# Week 04: Getting started with R and RStudio


## Introduction

This tutorial shows how to get started with R and it specifically focuses on R for analyzing language data but it offers valuable information for anyone who wants to get started with R. As such, this tutorial shows how to properly and tidily set up a project before you start coding and exemplify common operations such as loading and manipulation tabular data and generating basic visualization using R. 

### Goals of this tutorial

The goals of this tutorial are:

- How to get started with R 
- How to orient yourself to R and RStudio
- How to create and work in R projects
- How to know where to look for help and to learn more about R
- Understand the basics of working with data: load data, save data, working with tables, create a simple plot
- Learn some best practices for using R scripts, using data, and projects 
- Understand the basics of objects, functions, and indexing


### Preparation

Before you actually open R or RStudio, there things to consider that make working in R much easier and give your workflow a better structure. 

Imagine it like this: when you want to write a book, you could simply take pen and paper and start writing *or* you could think about what you want to write about, what different chapters your book would consist of, which chapters to write first, what these chapters will deal with, etc. The same is true for R: you could simply open R and start writing code *or* you can prepare you session and structure what you will be doing.

### Folder Structure and R projects

Before actually starting with writing code, you should prepare the session by going through the following steps:

#### Create a folder for your project

In that folder, create the following sub-folders (you can, of course, adapt this folder template to match your needs)

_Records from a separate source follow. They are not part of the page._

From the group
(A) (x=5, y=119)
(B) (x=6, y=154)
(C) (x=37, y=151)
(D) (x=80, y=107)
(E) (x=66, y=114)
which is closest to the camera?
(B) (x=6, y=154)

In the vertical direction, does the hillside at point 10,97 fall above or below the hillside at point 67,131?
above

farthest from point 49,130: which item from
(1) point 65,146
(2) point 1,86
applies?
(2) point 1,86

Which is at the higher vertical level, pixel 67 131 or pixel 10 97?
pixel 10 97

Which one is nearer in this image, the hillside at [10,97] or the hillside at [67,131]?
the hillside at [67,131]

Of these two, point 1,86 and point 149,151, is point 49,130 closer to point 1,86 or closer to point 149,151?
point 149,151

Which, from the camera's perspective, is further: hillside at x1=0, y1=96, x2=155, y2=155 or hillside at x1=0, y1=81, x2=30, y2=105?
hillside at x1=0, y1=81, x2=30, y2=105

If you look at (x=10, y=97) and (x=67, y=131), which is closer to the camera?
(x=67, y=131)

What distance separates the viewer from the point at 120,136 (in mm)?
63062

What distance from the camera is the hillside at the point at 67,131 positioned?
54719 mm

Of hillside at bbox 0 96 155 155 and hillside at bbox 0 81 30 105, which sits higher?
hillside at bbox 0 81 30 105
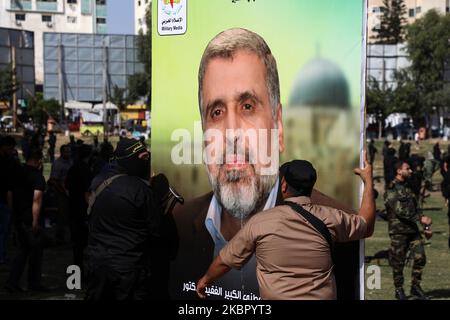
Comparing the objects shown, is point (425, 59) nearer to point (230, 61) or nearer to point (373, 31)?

  - data (you do not create this folder for the present workshop as you can simply use the data folder that you downloaded for this workshop instead)
  - images
  - tables
  - docs

The folder for your project could look like the the one shown below.

![](https://slcladal.github.io/images/RStudio_newfolder.png)
   

Once you have created your project folder, you can go ahead with RStudio.

#### Open RStudio

This is what RStudio looks like when you first open it: 

![](https://slcladal.github.io/images/RStudio_empty.png)

In RStudio, click on `File` 
  
![](https://slcladal.github.io/images/RStudio_file.png)

You can use the drop-down menu to create a `R project`

#### R Projects

In RStudio, click on `New Project`
  
![](https://slcladal.github.io/images/RStudio_newfile.png)
  
Next, confirm by clicking `OK` and select `Existing Directory`.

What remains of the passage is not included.